A veces es el jefe, otras veces el copropietario de la empresa o el suegro. Marcharse no está sobre la mesa y queda el trabajo con lo que sí controlas. Unas cuantas cosas funcionan:

  • Un rastro por escrito. Después de un acuerdo verbal, manda un resumen por correo, aunque sea de una frase. No es una trampa, sino la eliminación del espacio en el que más tarde se puede afirmar otra cosa.
  • No compitas encantando ni manipulando. En esa disciplina tienes pocas opciones frente a un entrenamiento de décadas y pierdes la única ventaja que tienes: la reputación de alguien cuya palabra vale.
  • ¿Quién le debe qué a quién? Dilo en voz alta y en el momento: "Sí, en enero me ayudaste, y yo en febrero te cubrí dos turnos." Una cuenta saldada en tiempo real no se puede usar después como palanca.
  • Lo que decide es la conducta a lo largo del tiempo, no su explicación. Esa siempre será elegante y siempre cuadrará, mientras que un patrón de conducta de seis meses no se puede explicar.
  • La acusación pública sin prueba se vuelve contra quien la pronuncia. Si decides escalar la situación, ve con datos y documentos concretos, no con una impresión.
  • Renuncia a la idea de que cambiarás a esa persona con comprensión. Los rasgos de personalidad se mueven despacio en la edad adulta, y sobre todo cuando quien los tiene encuentra un motivo propio.

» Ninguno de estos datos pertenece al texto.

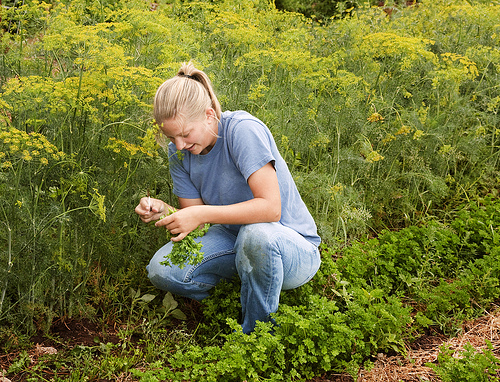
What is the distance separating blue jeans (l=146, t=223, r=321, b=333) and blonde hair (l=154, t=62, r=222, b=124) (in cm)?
67

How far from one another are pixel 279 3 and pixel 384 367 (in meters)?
6.92

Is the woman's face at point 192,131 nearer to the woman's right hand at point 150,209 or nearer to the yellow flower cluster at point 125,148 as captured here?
the yellow flower cluster at point 125,148

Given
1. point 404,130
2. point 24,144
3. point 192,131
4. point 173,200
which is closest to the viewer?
point 24,144

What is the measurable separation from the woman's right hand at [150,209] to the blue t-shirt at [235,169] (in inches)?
10.7

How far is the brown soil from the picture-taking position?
2.56 meters

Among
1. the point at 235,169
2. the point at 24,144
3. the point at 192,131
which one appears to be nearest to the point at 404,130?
the point at 235,169

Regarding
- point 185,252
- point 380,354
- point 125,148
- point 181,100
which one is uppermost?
point 181,100

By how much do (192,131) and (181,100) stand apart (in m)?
0.18

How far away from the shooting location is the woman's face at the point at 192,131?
2424 millimetres

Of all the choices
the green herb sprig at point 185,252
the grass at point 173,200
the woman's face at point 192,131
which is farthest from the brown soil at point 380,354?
the woman's face at point 192,131

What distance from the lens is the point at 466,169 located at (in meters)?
4.98

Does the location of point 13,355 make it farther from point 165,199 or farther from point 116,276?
point 165,199

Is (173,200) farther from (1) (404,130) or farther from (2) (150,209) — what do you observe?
(1) (404,130)

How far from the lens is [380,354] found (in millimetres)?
2771
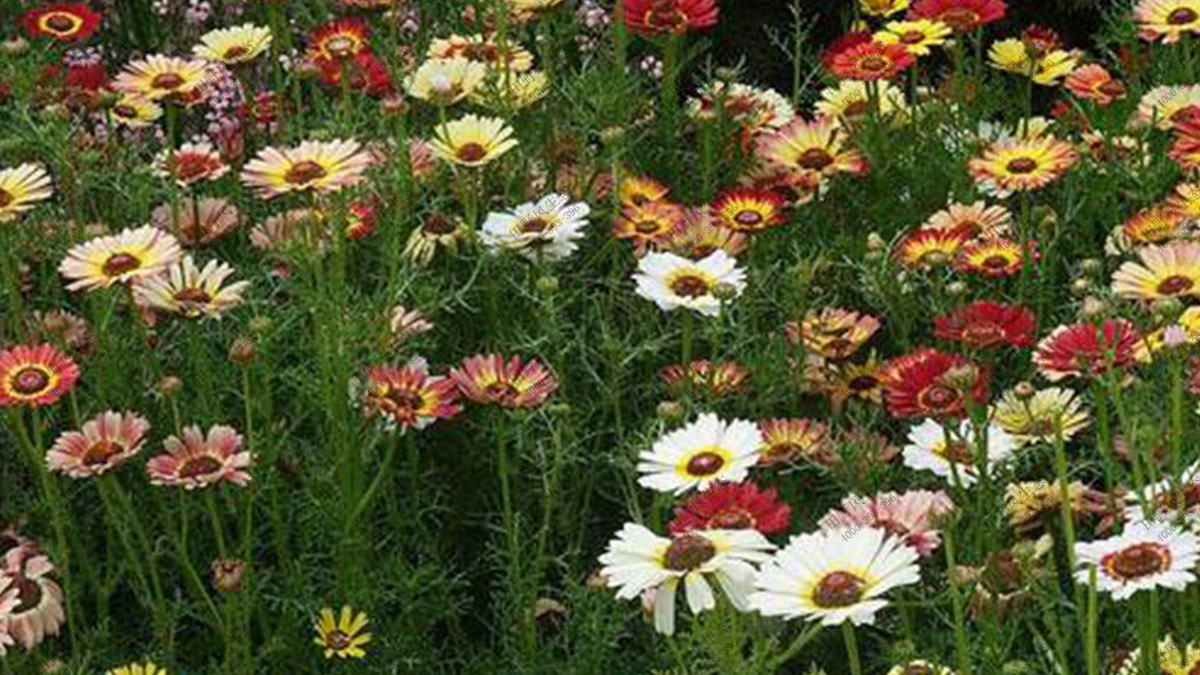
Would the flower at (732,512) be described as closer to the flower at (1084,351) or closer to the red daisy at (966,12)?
the flower at (1084,351)

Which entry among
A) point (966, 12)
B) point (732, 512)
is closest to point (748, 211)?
point (966, 12)

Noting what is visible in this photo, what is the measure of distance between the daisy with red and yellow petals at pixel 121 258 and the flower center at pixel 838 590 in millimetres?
1043

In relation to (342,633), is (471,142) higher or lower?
higher

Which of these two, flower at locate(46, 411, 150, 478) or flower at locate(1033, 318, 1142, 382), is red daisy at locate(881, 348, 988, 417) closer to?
flower at locate(1033, 318, 1142, 382)

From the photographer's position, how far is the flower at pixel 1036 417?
2404 millimetres

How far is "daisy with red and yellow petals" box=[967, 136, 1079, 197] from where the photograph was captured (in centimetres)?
301

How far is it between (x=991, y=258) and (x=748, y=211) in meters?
0.32

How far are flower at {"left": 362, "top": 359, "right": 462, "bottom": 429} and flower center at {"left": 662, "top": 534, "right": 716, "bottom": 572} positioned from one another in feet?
2.29

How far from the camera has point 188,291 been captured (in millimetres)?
2711

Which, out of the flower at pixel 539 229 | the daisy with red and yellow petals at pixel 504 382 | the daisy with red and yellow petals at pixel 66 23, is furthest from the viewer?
the daisy with red and yellow petals at pixel 66 23

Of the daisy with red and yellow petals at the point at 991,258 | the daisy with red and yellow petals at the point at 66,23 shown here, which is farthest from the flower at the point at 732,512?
the daisy with red and yellow petals at the point at 66,23

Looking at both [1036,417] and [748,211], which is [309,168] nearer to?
[748,211]

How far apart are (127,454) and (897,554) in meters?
1.00

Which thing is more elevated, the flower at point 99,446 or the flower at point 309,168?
the flower at point 309,168
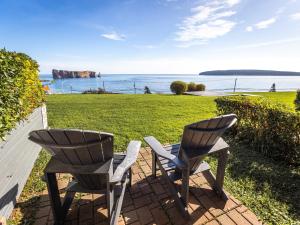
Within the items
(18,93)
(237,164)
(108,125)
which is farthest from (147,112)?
(18,93)

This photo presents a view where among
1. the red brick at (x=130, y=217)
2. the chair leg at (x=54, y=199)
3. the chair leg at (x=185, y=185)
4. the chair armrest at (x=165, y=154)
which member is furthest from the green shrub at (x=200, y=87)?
the chair leg at (x=54, y=199)

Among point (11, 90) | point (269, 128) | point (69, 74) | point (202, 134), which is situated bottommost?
point (269, 128)

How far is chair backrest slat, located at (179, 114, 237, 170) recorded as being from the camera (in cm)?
176

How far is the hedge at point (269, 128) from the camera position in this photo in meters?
3.14

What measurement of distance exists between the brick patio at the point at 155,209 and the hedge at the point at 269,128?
1.68 meters

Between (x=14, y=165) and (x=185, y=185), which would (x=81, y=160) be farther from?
(x=14, y=165)

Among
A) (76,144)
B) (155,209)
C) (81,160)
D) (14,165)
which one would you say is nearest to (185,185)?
(155,209)

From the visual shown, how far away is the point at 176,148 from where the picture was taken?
2562mm

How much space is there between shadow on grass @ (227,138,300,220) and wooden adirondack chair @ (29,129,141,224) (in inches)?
73.5

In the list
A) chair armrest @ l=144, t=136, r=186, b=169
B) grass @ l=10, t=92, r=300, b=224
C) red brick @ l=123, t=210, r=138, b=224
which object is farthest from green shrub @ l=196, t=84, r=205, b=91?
red brick @ l=123, t=210, r=138, b=224

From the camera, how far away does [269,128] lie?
348 centimetres

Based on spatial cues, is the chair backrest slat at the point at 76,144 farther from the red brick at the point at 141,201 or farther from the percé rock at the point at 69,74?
the percé rock at the point at 69,74

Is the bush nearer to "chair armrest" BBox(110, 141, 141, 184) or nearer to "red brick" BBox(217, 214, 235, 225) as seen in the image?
"chair armrest" BBox(110, 141, 141, 184)

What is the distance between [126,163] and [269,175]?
2.39m
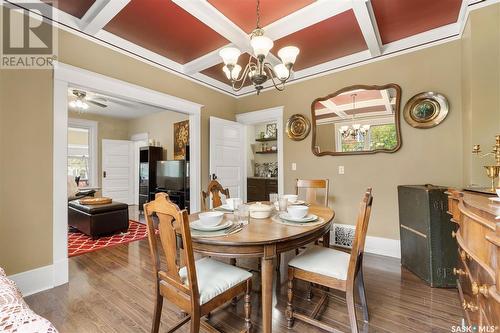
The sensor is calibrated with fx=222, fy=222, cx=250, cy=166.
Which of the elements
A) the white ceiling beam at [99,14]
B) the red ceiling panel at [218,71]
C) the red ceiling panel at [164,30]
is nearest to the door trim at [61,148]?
the white ceiling beam at [99,14]

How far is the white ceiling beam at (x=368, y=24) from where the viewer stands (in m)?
2.00

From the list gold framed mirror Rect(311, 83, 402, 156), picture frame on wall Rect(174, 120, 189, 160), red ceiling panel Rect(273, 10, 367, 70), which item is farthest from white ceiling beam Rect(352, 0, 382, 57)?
picture frame on wall Rect(174, 120, 189, 160)

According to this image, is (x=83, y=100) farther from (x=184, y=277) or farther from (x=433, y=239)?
(x=433, y=239)

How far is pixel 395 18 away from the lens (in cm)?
237

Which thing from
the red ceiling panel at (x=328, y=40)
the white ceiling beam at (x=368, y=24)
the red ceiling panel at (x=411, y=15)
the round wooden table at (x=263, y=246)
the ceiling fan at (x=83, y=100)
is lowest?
the round wooden table at (x=263, y=246)

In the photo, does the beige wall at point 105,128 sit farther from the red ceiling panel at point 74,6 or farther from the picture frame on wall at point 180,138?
the red ceiling panel at point 74,6

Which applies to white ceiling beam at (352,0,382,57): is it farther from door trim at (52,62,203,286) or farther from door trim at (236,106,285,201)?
door trim at (52,62,203,286)

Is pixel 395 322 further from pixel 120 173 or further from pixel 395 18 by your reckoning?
pixel 120 173

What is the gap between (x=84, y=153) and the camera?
6219 mm

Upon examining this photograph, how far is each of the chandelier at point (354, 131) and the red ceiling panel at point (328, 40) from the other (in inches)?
25.5

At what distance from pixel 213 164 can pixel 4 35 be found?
267cm

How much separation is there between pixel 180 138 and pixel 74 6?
11.9ft

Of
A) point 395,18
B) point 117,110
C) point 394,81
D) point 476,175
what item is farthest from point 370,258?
point 117,110

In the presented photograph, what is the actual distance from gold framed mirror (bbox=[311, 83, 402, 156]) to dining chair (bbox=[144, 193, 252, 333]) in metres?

La mayoría de esas recomendaciones comparte un supuesto: dejar de preguntarse si el otro tiene buena intención. Esa pregunta no tiene respuesta que puedas verificar. La pregunta de cómo acabaron las tres últimas situaciones en las que tus intereses estaban enfrentados a los suyos sí la tiene.

Qué puede hacer un cuestionario y dónde termina

El factor H se mide por autoinforme, y eso tiene sus límites. El resultado describe tu propia mirada sobre ti en este momento, no un juicio sobre tu carácter, y desde luego no sobre el carácter de otro. Nadie ajeno puede rellenar el cuestionario por ti, y estimar la puntuación de un compañero a partir de dos reuniones desagradables es solo una estimación.

Al mismo tiempo, esto no es un instrumento clínico. No diagnostica un trastorno de personalidad, no pertenece a una consulta ni como criterio único a un proceso de selección, y la comparación con los demás es aproximada. Los rasgos describen tendencias, no destinos, y una persona con H bajo puede actuar con justicia toda su vida porque así lo ha decidido.

En nuestro test HEXACO verás la honestidad-humildad junto a otras cinco dimensiones, que es la única manera de leerla bien: un H bajo con una meticulosidad alta se ve en la vida de otra forma que un H bajo con una extraversión alta. Quien prefiera ver los tres rasgos de la tríada oscura por separado, que recurra al test de la tríada oscura.

Midas el resultado o no, prueba una sola observación durante un mes. En cada entrega grande, fíjate en qué nombre quedó finalmente asociado a ella y compáralo con quién pasó más horas dentro. En un equipo sano esos dos nombres suelen coincidir. Cuando se separan la cuarta semana seguida, y cada vez en el mismo sentido, no tienes una impresión, tienes un registro.